- Born: August 26, 1910 Wilmington, North Carolina, U.S.
- Died: October 1, 2000 (aged 90) Wilmington, North Carolina, U.S.

= Leon Brogden =

American sports coach (1910–2000)

Leon Lafayette Brogden Sr. (August 26, 1910 – October 1, 2000) was an American high school basketball, football and baseball coach in Edenton, Wilson and Wilmington, North Carolina. His most famous products were two quarterbacks: Roman Gabriel, who spent 16 seasons in the NFL and was voted NFL MVP in 1969, and Sonny Jurgensen, who spent 18 seasons in the NFL and was inducted into the Pro Football Hall of Fame in 1983.

==Career==

In 1935, Brogden began his coaching career in Edenton, North Carolina and later moved to Wilson, North Carolina for nine years and then to Wilmington, North Carolina in 1945, where he coached for 30 years.

While best remembered as a basketball coach, Brogden won 55 state championships across basketball, football and baseball.

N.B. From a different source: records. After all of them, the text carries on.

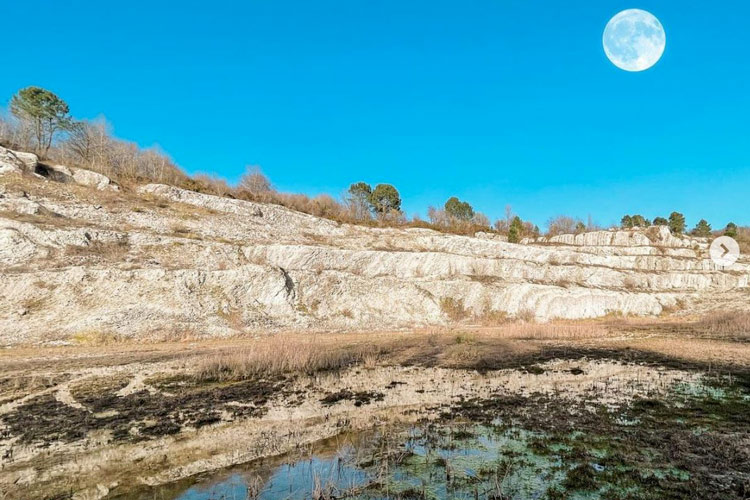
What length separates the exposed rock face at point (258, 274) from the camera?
1428 inches

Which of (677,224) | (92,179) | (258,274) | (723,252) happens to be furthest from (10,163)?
(677,224)

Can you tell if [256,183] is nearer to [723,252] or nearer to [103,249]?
[103,249]

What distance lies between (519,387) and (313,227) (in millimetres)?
59811

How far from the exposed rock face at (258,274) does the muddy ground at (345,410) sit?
10.1 meters

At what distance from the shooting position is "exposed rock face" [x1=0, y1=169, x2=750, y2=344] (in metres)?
36.3

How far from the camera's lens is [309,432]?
12.6 metres

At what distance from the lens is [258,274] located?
44.9m

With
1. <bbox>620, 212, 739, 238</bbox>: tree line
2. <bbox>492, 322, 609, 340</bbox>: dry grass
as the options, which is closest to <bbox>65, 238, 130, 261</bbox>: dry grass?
<bbox>492, 322, 609, 340</bbox>: dry grass

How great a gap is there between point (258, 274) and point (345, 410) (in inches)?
1286

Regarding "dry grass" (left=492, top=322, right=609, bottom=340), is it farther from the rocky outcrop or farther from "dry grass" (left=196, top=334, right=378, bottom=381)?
the rocky outcrop

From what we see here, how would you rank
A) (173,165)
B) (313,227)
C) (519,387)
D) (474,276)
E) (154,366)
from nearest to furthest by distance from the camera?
(519,387)
(154,366)
(474,276)
(313,227)
(173,165)

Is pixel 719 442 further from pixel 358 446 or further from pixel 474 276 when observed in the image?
pixel 474 276

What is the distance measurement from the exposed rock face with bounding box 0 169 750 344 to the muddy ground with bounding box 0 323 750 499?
10069 mm

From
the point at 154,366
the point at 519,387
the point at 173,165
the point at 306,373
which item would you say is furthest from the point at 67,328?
the point at 173,165
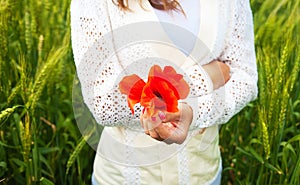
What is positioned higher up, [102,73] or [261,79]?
[102,73]

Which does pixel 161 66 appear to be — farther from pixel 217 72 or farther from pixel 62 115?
pixel 62 115

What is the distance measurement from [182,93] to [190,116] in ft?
0.20

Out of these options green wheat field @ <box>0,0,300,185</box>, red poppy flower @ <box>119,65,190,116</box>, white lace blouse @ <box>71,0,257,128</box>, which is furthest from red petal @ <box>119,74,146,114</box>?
green wheat field @ <box>0,0,300,185</box>

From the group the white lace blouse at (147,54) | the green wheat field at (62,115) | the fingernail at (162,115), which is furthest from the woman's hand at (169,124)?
the green wheat field at (62,115)

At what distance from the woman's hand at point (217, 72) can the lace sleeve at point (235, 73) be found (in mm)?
12

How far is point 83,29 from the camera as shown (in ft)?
3.08

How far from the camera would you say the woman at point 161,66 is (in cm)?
94

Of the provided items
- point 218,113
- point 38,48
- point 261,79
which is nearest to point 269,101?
point 261,79

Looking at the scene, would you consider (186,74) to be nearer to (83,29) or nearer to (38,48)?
(83,29)

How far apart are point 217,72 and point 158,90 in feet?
0.77

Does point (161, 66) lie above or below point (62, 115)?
above

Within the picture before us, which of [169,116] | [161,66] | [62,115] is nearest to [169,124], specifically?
[169,116]

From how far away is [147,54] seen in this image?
96 cm

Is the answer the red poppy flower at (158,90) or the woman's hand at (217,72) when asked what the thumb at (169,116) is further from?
the woman's hand at (217,72)
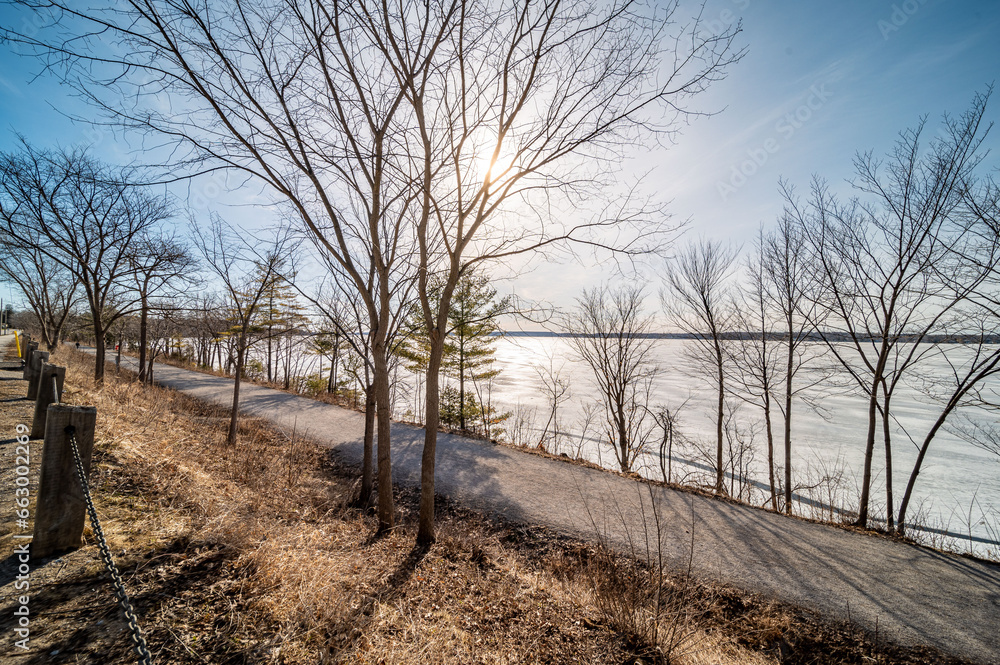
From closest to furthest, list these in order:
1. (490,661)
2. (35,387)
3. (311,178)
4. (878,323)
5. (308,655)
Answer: (308,655) < (490,661) < (311,178) < (35,387) < (878,323)

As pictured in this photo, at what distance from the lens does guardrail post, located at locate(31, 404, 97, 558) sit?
6.77 feet

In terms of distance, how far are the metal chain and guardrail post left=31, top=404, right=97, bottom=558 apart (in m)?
0.03

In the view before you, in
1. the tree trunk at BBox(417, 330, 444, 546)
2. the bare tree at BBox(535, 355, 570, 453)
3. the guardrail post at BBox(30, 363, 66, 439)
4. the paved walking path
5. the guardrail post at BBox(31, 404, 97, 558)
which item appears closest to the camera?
the guardrail post at BBox(31, 404, 97, 558)

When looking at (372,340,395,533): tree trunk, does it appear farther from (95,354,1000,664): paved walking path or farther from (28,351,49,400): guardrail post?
(28,351,49,400): guardrail post

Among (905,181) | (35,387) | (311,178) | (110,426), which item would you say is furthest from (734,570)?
(35,387)

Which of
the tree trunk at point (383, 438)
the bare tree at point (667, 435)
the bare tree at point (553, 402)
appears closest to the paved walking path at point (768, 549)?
the bare tree at point (667, 435)

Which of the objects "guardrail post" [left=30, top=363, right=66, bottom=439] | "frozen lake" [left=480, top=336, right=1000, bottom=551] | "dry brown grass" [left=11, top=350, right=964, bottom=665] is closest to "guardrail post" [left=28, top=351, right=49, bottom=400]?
"guardrail post" [left=30, top=363, right=66, bottom=439]

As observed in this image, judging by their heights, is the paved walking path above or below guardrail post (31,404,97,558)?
below

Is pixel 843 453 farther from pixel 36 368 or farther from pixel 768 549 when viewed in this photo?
pixel 36 368

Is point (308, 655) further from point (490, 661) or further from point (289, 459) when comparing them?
point (289, 459)

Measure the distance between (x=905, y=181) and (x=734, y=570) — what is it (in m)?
8.45

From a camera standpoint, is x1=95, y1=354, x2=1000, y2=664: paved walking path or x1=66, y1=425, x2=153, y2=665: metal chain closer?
x1=66, y1=425, x2=153, y2=665: metal chain

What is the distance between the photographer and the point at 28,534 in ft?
7.63

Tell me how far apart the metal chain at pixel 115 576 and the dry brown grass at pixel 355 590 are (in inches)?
15.7
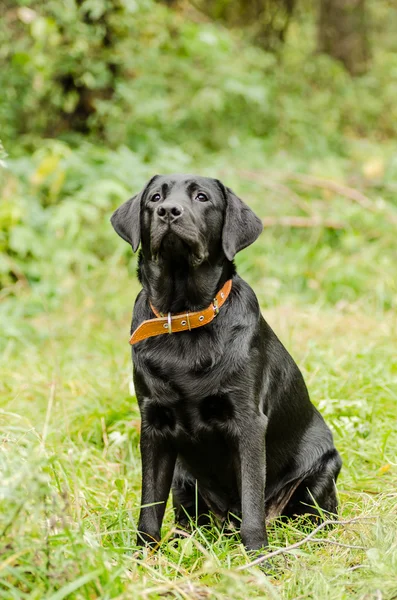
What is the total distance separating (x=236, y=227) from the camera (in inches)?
114

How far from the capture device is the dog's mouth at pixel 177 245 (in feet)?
8.82

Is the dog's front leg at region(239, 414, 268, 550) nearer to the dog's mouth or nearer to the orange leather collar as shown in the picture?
the orange leather collar

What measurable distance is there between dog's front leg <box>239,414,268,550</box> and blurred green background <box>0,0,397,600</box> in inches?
3.7

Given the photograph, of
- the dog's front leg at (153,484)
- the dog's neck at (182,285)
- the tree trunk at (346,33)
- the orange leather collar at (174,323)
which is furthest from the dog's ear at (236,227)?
the tree trunk at (346,33)

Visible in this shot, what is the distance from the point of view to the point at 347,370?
4.41 meters

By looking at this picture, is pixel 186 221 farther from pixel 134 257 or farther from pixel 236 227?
pixel 134 257

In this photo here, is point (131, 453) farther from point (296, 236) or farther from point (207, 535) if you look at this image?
point (296, 236)

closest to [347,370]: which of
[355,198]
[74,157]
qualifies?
[355,198]

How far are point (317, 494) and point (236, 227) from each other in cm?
117

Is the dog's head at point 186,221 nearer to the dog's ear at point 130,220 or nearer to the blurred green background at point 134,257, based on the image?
the dog's ear at point 130,220

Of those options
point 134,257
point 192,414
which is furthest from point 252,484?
point 134,257

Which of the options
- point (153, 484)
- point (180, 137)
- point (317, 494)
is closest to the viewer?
point (153, 484)

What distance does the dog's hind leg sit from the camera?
308 cm

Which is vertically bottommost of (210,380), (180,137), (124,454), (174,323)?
(124,454)
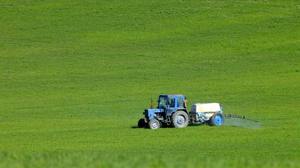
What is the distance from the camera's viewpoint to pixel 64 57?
44.1m

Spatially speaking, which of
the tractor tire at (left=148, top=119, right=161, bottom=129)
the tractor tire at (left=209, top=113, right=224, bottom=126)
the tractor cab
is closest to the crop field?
the tractor tire at (left=209, top=113, right=224, bottom=126)

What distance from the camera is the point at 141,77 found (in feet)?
128

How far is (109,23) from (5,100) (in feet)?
57.4

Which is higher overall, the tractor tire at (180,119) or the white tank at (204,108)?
the white tank at (204,108)

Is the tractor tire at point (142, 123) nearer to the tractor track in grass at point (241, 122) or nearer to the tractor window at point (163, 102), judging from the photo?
the tractor window at point (163, 102)

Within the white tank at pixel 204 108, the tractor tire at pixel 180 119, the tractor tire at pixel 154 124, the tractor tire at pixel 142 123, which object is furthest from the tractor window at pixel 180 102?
the tractor tire at pixel 142 123

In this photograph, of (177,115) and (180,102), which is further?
(180,102)

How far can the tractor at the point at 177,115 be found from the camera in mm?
24484

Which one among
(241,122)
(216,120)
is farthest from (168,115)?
(241,122)

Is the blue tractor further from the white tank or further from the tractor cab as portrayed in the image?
the white tank

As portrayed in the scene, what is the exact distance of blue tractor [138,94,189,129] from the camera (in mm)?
24444

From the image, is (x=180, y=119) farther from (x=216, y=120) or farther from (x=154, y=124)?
(x=216, y=120)

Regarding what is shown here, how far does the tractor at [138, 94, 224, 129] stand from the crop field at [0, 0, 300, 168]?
0.41 meters

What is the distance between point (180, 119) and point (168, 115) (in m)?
0.42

In his book, Multiple Offenses and Defenses, North Carolina Tar Heels coach Dean Smith said that he and his coaches, while scouting, noticed Brogden's New Hanover basketball team using the 1–4 offensive set (one guard high and four players spanning the court at the foul line) and later incorporated that set into their own offenses at North Carolina.

==Recognition==

Brogden was inducted into the Wake Forest University's Sports Hall of Fame in 1974, the North Carolina Sports Hall of Fame in 1970, the North Carolina High School Athletic Association Hall of Fame in 1987, and The Greater Wilmington Sports Hall of Fame in 2006.

==Legacy==

The main gym of New Hanover High School, as well as the county's annual December basketball championship, are named after him.